Exercise brief
Lay out the entries from the line containing "you can see?" through the end of the entries as a Markdown table with the columns "Row" and "Line," one line per row and blank lines omitted.

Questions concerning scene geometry
★ ★ ★ ★

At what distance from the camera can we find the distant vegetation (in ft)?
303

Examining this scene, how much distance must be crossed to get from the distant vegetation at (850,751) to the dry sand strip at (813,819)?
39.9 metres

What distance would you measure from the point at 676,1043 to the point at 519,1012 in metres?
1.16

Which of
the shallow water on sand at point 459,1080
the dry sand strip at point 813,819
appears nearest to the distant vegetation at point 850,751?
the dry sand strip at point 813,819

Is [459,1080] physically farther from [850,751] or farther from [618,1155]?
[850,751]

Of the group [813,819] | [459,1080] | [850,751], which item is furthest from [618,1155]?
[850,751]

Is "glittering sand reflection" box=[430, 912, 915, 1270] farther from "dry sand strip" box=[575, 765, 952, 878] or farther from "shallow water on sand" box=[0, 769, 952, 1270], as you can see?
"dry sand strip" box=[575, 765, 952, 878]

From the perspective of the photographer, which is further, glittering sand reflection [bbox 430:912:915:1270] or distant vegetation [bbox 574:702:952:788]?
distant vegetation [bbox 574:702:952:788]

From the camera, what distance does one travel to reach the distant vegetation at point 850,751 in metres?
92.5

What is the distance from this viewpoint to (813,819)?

★ ★ ★ ★

Final result
| Row | Line |
|---|---|
| 1 | Is "glittering sand reflection" box=[430, 912, 915, 1270] farther from "dry sand strip" box=[575, 765, 952, 878] or farther from "shallow water on sand" box=[0, 769, 952, 1270], as you can see? |
| 2 | "dry sand strip" box=[575, 765, 952, 878] |
| 3 | From the perspective of the photographer, which is further, glittering sand reflection [bbox 430:912:915:1270] or distant vegetation [bbox 574:702:952:788]? |
| 4 | distant vegetation [bbox 574:702:952:788] |
| 5 | From the camera, what distance does one travel to reach the distant vegetation at point 850,751 in metres? |
| 6 | 92.5 |
| 7 | What is the distance from this viewpoint to (813,819)? |